“On the ashes of the stars”: a world without us

Nowadays, there is a lot of talk about the end of the world. It must be said that there is no shortage of threats: epidemics, global warming, ecological collapse… But, ultimately, what if it was “just” the end of the human species that we were facing? Certainly, for us, this will not simply be another extinction on the blue planet… But from the point of view of the ant, the cockroach or the bacteria, things are perhaps not so dramatic.

Thacker and pessimism

After being interested in numerous writers and intellectuals, such as Johann Wolfgang von Goethe, Charles Baudelaire, Hugo von Hofmannsthal, Filippo Tommaso Marinetti and Marshall Berman, the artist Carl Trahan now forges links with the thought of one of his contemporaries , the philosopher Eugene Thacker… In his most recent exhibition, entitled On THE ashes of the starsTrahan challenges the pessimism of Thacker, professor at the New School in New York who published, among other things, the books In the Dust of This Planet (2011) and Infinity Resignation (2018). Thacker has a relationship with history that is rather dark. This, in Trahan’s own words, developed a reflection on a world without us, “a world which could be both before and after our presence on the planet that we call Earth, in a cosmos indifferent to our existence “. A point of view which goes against a reductive anthropocentrism.

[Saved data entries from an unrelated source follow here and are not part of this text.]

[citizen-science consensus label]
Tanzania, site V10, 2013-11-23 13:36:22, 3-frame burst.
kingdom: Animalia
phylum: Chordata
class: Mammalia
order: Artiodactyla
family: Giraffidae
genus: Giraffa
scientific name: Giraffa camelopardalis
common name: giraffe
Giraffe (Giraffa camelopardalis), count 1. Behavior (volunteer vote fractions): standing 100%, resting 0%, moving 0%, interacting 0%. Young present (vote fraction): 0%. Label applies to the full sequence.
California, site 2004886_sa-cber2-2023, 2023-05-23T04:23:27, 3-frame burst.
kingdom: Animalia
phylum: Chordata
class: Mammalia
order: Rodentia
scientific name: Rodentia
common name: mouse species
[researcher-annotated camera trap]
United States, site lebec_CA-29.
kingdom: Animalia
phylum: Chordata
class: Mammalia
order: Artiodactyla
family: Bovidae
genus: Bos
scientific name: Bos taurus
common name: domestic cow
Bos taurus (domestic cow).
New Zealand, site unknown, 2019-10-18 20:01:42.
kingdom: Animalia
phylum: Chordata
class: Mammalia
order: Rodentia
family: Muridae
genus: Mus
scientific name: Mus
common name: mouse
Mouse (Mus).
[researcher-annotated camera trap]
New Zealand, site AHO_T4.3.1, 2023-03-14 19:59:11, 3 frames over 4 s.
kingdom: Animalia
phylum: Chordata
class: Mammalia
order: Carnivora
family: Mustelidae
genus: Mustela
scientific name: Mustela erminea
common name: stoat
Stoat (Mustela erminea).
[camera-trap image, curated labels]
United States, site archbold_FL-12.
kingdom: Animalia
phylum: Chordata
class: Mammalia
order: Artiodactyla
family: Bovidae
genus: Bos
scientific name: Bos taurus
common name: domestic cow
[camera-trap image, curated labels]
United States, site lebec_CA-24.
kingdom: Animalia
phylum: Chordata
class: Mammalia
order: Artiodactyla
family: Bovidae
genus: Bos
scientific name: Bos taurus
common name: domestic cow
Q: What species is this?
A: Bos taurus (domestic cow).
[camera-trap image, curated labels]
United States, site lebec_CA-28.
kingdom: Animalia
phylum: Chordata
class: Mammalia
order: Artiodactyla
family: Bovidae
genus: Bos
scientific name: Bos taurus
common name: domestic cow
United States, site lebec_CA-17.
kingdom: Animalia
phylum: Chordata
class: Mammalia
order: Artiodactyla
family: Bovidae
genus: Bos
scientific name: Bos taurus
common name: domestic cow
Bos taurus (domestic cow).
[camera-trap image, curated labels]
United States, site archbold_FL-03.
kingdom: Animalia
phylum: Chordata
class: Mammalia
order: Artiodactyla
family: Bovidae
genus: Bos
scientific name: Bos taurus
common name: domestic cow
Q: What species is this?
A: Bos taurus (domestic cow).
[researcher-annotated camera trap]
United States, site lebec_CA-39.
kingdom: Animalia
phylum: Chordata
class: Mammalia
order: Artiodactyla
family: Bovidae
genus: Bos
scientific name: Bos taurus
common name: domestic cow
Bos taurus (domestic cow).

Thacker’s intellectual approach could only appeal to Trahan, who created an art that focused in particular on the tragedy embodied by technological modernity. In an era where the wellness industry is growing exponentially, with its slew of yoga and spirituality classes, in a society that makes excessive use of antidepressants, in a world that tells us the duty to being happy, where we could even say that happiness is a form of tyranny, this is an attitude that has something to stand out.

A work which also makes links with the thought of Emmanuel Levinas and Howard Phillips Lovecraft, whose famous short story Trahan cites in his presentation text, The Call of Cthulhu (1928): “We live on an island of placid ignorance, in the black oceans of infinity, and we were not destined for long voyages. »

A refined apocalypse?

In this very dark exhibition where all the works are black or almost all – two rooms with neon lights diffuse a purplish tone that is both disturbing and refined – a precious sensory device occupies the center of a room. This installation has an olfactory aspect, something rather rare in ancient or even contemporary art. Trahan created an eau de toilette called Erebus, in reference to the character from Greek mythology who embodies “the darkness and obscurity of the underworld”… By lifting a small glass bell, the visitor will inhale a scent that is both coppery and peppery. and lined with incense, a bit stifling. Is this a form of aestheticization of nothingness? An elegant and evanescent tomb for a fugitive humanity? A sort of fragment of a “joyful apocalypse”, to use the expression of the Austrian Hermann Broch, a writer who lived through another historical moment carrying an apocalypse, that of Nazism? There is also in Trahan a form of dandy symbolism worthy of Duke Jean des Esseintes, a character in the novel Backwards (1884) by Joris-Karl Huysmans, the final descendant of a long line, who knew how to savor the end of his existence and his family thanks to sublime and very controlled refinements…

On the ashes of this world, perfumes of eternity will perhaps bloom.

Goose Village, by Marisa Portolese

On the ashes of the stars

By Carl Trahan. At the Nicolas Robert gallery, until November 25.